Midorikawa sourit en secouant la tête. Il accepta sans hésiter la main d'Hiroto pour se remettre debout et ne la lâcha pas.
Ils quittaient la ruelle sombre lorsqu'une jeune femme aux cheveux noirs surgit devant eux, visiblement paniquée.
_ Les dieux soient loués, tu l'as retrouvé !
_ Hitomiko.
_ Hiroto, je…
_ Oui ? Tu ? Tu es quoi ? Soulagée que Ryuuji soit vivant ? Indemne ? Ce n'est pas grâce à toi.
_ J'ai essayé…
_ Tu n'as rien essayé du tout ! J'étais là, j'ai tout vu ! Il est amnésique, Hitomiko ! Il ne se souvient même plus de qui il est… ni de moi !
La jeune femme plaqua sa main sur sa bouche.
_ Hiroto, je suis désolée…
_ Tu peux ! C'est de ta faute tout ça ! Tu es partie, tu nous as abandonnés, et maintenant nous payons tous les pots cassés ! Tu as fait beaucoup de mal à père, tu sais ! Moi je fais tout mon possible pour lui, mais…
Hiroto expira lentement pour retrouver un semblant de calme. Sa colère avait effrayé Midorikawa qui se cramponnait à son bras comme un naufragé à une bouée. Le jeune homme passa doucement sa main dans ses cheveux verts avant de se retourner vers Hitomiko.
_ Fiche le camp, tu n'as plus le droit de nous adresser la parole, pas après nous avoir trahi.
_ Ce que père veut faire est totalement fou, et tu le sais ! Il fallait que je fasse quelque chose pour l'arrêter !
_ Alors nous avons choisi nos camps.
Avec une douceur contrastant avec son brusque énervement, Hiroto entraina Midorikawa, sans un regard en arrière en direction d'Hitomiko.
La jeune femme sentit ses jambes se dérober sous son poids et fut contrainte de prendre appui contre le mur.
Elle regarda les deux garçons disparaitre au coin de la rue, se mêlant à la foule sans attirer l'attention.
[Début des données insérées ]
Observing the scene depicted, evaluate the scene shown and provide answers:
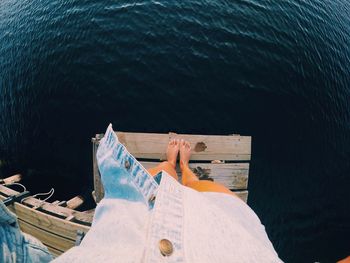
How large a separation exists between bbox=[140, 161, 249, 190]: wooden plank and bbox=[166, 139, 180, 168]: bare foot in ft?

Quand Endou et son groupe était revenu à Manyuuji et avaient rapporté l'incident dans la ruelle, elle s'était précipitée sans pouvoir se retenir.
Mais à quoi cela avait-il servi ? De toute façon, Hiroto avait raison sur toute la ligne, elle n'avait pas agit comme elle l'aurait dû.
La jeune femme enfouit son visage entre ses mains, désemparée.